(Records contained in a dataset)

┄┄┄┄┄┄┄┄┄┄

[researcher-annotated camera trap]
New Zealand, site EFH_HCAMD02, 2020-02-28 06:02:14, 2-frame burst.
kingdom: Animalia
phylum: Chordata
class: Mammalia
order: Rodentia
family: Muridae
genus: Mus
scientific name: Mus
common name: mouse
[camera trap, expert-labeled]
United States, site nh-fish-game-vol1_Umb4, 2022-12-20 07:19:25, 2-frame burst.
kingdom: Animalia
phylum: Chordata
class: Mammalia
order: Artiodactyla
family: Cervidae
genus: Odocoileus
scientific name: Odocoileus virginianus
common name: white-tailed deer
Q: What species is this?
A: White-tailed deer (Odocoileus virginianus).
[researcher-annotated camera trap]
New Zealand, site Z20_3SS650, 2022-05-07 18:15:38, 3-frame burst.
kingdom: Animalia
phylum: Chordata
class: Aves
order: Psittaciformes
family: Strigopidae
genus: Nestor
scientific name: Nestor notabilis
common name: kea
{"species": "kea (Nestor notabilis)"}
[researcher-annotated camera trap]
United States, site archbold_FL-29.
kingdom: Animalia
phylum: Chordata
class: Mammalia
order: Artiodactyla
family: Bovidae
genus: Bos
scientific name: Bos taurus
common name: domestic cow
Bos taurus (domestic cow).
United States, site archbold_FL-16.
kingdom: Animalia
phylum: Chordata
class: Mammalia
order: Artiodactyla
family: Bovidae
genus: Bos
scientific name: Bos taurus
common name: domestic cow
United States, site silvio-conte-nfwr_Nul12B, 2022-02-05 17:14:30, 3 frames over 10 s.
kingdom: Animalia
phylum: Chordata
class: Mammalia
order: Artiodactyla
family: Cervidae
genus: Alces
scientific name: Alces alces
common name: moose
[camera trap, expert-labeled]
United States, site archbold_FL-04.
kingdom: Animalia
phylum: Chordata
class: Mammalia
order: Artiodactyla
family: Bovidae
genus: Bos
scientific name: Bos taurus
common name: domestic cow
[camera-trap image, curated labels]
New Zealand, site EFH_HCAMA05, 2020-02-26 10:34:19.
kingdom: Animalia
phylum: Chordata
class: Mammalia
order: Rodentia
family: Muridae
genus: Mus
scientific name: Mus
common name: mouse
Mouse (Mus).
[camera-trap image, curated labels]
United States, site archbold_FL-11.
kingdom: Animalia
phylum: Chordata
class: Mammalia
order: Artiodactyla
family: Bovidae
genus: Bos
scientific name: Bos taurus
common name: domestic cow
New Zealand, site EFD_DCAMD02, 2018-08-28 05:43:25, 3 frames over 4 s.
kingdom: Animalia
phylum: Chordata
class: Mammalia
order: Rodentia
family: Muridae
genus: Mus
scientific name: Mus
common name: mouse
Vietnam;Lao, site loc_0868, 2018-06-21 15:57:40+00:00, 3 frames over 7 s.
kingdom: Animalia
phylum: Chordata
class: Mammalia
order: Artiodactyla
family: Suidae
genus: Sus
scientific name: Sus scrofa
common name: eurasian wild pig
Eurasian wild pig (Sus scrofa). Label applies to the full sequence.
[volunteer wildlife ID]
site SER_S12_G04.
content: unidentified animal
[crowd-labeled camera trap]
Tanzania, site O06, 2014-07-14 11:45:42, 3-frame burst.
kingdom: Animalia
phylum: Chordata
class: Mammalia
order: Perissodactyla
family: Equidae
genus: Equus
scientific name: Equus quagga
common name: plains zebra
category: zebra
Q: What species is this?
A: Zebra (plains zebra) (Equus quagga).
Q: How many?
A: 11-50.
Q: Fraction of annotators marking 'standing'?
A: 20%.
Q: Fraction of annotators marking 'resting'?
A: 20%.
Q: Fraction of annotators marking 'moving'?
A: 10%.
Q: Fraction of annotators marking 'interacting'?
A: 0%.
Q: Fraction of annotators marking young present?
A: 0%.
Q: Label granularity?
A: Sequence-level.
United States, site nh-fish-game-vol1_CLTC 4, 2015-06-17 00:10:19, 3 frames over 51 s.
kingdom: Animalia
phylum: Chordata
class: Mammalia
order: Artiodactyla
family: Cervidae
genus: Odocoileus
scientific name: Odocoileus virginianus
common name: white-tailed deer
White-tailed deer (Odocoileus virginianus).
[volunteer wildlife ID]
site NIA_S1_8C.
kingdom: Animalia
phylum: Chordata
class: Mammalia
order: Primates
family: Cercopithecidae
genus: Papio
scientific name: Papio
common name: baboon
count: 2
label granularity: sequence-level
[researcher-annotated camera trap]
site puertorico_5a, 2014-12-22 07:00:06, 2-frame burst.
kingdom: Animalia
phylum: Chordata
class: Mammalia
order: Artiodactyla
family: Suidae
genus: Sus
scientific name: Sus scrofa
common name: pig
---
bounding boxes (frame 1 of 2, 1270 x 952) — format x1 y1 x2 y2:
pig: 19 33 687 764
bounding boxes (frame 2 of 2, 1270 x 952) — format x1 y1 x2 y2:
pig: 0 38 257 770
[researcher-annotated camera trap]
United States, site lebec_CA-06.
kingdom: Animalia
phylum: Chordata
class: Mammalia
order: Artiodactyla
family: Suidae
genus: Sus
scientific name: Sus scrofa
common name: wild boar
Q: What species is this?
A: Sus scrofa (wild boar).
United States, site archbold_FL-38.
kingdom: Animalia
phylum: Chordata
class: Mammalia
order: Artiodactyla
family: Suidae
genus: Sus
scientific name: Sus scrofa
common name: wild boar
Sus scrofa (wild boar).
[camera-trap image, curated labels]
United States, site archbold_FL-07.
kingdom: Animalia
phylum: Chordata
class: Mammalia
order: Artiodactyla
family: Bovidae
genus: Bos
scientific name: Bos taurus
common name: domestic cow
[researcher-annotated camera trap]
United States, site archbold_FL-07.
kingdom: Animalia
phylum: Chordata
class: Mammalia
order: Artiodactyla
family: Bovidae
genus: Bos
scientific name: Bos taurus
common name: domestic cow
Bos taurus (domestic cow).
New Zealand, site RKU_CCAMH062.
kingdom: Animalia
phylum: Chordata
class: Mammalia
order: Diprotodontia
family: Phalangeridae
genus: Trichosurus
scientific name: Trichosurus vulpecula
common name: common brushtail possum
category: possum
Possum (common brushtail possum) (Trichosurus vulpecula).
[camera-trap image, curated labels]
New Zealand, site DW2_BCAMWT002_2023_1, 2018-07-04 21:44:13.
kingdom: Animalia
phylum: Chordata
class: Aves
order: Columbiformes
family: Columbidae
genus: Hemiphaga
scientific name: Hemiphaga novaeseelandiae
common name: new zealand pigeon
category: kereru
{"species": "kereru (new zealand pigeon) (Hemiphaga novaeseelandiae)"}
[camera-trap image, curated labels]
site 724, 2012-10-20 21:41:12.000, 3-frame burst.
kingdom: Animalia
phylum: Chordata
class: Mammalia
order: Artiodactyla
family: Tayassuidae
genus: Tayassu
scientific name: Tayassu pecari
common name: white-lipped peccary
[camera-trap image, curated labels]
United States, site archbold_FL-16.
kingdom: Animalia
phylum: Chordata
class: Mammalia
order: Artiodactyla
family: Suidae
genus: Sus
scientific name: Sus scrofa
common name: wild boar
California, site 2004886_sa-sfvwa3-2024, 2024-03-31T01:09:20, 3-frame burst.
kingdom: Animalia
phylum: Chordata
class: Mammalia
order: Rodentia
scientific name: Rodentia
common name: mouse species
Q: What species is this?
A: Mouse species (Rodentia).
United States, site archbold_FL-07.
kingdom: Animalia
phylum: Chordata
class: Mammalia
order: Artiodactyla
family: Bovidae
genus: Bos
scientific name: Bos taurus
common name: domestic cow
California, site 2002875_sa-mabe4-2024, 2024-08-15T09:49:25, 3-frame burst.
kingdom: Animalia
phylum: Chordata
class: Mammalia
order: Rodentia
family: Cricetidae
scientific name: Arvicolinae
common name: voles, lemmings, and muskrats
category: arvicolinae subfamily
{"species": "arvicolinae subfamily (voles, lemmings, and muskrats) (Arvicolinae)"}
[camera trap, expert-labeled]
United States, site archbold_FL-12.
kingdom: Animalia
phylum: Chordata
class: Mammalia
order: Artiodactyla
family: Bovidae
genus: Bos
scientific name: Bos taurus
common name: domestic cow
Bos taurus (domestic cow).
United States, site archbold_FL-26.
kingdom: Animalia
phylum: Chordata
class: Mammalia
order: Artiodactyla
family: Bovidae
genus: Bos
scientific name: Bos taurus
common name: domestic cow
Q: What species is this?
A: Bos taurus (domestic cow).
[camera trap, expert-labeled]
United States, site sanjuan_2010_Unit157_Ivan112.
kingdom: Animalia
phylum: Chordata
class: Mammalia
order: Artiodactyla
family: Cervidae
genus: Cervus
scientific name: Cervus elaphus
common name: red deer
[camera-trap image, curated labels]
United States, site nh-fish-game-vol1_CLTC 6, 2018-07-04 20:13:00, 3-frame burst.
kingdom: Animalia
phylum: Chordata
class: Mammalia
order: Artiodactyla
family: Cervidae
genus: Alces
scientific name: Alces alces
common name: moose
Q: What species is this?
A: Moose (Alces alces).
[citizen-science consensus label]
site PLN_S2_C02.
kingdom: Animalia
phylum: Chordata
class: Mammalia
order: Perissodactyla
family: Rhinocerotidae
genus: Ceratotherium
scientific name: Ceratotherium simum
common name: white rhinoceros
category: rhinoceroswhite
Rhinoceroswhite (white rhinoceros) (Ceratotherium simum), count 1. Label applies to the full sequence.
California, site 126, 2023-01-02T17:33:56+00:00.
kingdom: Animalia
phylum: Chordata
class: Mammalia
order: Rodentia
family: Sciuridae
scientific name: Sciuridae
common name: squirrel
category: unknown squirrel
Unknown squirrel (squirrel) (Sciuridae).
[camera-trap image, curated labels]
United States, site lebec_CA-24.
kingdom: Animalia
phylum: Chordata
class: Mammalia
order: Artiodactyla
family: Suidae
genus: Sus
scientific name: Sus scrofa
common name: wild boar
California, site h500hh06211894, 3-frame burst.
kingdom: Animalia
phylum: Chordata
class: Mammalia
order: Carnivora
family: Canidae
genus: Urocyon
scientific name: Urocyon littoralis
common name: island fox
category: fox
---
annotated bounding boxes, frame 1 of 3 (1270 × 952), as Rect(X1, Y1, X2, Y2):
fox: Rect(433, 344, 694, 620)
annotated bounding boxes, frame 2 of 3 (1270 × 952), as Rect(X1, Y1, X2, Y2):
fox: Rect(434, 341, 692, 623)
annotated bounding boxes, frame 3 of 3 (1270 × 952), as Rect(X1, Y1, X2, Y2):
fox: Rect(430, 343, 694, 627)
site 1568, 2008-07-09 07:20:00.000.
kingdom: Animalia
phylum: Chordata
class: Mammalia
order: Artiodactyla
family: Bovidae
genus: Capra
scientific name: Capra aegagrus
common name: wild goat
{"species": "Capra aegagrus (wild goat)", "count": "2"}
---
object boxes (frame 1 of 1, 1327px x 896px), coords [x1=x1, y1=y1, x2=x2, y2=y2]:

┄┄┄┄┄┄┄┄┄┄

Problem to solve. Show a copy of each line from the data that includes the word "frames".

Task response.
United States, site silvio-conte-nfwr_Nul12B, 2022-02-05 17:14:30, 3 frames over 10 s.
New Zealand, site EFD_DCAMD02, 2018-08-28 05:43:25, 3 frames over 4 s.
Vietnam;Lao, site loc_0868, 2018-06-21 15:57:40+00:00, 3 frames over 7 s.
United States, site nh-fish-game-vol1_CLTC 4, 2015-06-17 00:10:19, 3 frames over 51 s.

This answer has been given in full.